#### [EXERCISE DIRECTIONS]
Some lines below hold "vote". Pick them out and copy them.
----------
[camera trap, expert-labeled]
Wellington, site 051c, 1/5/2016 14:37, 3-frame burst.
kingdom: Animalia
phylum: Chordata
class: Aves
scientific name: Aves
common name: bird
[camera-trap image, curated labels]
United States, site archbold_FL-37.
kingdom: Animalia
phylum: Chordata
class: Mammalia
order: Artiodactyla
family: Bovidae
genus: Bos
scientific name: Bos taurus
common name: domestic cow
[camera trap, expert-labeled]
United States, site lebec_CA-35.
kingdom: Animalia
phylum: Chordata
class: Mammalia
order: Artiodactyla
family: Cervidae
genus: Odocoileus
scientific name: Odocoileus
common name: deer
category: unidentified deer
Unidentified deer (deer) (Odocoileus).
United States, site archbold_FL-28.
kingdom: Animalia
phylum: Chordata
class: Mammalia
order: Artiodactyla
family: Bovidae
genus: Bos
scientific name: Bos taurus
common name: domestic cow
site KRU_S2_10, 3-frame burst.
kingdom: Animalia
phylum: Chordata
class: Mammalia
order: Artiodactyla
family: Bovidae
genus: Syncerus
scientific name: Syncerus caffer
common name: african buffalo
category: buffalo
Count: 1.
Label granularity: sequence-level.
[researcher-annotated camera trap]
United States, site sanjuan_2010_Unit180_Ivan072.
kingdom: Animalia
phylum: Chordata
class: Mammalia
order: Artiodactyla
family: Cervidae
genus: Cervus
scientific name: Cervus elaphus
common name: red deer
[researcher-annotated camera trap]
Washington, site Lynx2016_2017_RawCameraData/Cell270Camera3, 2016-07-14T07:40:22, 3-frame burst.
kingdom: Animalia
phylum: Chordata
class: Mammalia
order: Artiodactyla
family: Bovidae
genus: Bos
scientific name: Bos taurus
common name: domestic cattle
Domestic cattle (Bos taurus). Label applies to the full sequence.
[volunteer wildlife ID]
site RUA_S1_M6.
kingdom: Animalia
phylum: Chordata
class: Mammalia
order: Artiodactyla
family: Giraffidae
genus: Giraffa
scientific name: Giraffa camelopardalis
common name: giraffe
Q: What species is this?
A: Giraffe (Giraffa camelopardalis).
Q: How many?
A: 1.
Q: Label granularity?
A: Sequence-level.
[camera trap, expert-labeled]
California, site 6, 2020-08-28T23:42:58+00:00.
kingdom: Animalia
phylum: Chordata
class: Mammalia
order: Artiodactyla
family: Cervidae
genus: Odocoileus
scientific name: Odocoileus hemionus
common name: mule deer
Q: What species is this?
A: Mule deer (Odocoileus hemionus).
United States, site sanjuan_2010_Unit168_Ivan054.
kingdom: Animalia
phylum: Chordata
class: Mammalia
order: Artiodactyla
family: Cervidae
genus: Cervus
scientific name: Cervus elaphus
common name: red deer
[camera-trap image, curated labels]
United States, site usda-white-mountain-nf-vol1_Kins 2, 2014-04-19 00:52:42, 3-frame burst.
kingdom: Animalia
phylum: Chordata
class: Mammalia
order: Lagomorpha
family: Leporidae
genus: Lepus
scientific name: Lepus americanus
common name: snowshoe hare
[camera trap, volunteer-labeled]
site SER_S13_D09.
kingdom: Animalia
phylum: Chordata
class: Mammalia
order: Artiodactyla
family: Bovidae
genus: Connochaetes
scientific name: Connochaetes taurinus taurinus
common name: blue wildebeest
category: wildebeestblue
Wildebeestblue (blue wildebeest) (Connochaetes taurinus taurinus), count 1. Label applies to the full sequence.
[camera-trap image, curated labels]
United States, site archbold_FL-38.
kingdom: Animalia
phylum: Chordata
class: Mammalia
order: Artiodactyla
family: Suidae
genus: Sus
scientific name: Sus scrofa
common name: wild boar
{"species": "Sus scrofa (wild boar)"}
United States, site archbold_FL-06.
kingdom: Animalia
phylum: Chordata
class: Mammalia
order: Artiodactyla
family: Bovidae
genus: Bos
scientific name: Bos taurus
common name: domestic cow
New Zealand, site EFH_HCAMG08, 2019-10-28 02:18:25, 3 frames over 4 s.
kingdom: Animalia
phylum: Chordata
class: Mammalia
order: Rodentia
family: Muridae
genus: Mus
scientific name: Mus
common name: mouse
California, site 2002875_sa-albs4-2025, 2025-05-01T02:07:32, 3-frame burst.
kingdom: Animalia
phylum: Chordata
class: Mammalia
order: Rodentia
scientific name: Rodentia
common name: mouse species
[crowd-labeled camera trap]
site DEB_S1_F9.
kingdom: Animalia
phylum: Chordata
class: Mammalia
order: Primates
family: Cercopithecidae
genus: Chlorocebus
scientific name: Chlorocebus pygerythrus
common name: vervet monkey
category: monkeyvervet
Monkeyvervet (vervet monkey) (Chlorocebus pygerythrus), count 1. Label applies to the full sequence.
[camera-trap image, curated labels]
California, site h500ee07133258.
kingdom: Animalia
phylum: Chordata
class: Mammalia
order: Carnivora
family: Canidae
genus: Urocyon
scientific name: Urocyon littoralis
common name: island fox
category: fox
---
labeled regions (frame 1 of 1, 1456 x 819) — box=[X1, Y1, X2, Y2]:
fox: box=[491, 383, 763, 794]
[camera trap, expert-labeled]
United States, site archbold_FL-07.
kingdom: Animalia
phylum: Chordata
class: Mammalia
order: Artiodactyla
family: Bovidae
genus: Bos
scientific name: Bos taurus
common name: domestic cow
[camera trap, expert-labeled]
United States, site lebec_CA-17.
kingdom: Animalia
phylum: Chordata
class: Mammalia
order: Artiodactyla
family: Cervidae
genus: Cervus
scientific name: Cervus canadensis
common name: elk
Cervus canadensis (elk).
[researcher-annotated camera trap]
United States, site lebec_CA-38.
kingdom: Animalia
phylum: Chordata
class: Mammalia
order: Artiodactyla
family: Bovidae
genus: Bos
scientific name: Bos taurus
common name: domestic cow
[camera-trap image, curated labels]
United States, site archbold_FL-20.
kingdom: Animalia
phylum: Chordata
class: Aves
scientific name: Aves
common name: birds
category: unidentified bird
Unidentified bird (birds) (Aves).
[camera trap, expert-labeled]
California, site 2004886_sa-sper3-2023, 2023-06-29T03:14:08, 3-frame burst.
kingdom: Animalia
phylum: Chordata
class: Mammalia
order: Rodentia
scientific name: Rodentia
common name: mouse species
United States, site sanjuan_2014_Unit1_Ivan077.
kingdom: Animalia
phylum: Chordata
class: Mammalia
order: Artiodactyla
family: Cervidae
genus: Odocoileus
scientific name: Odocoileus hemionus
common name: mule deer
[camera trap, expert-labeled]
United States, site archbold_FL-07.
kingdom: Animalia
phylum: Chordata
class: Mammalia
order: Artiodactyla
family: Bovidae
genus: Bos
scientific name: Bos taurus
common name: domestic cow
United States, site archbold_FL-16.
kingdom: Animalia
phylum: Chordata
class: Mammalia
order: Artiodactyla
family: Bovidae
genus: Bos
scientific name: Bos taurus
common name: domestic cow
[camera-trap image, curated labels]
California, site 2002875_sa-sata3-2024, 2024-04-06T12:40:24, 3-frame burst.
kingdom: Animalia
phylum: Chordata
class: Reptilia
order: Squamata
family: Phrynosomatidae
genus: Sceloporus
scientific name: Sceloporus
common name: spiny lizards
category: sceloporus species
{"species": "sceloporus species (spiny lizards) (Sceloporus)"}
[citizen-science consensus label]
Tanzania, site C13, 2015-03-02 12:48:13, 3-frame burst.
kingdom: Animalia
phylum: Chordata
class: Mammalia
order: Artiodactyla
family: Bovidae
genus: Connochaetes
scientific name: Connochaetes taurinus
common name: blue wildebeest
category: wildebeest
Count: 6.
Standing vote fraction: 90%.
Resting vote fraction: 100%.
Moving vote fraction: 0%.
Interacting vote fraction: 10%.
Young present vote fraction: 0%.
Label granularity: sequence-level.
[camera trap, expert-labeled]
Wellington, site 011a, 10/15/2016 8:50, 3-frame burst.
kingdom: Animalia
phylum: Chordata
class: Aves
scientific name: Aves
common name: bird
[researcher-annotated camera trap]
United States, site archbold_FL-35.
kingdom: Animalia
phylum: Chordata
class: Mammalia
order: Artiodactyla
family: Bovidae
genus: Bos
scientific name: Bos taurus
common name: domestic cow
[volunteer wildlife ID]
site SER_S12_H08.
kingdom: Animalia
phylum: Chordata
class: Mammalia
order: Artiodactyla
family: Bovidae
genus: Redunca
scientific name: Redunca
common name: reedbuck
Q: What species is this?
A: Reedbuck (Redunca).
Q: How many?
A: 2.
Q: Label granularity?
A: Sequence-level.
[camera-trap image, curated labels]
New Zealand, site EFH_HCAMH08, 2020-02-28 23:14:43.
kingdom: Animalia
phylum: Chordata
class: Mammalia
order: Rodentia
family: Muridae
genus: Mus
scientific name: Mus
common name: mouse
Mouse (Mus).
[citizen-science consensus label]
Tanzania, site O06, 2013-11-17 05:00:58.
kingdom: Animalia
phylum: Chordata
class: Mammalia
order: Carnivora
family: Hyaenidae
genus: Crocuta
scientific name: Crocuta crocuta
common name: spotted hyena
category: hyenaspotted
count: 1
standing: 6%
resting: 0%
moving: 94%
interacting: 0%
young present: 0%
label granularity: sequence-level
----------
#### [WRITTEN ANSWER]
Standing vote fraction: 90%.
Resting vote fraction: 100%.
Moving vote fraction: 0%.
Interacting vote fraction: 10%.
Young present vote fraction: 0%.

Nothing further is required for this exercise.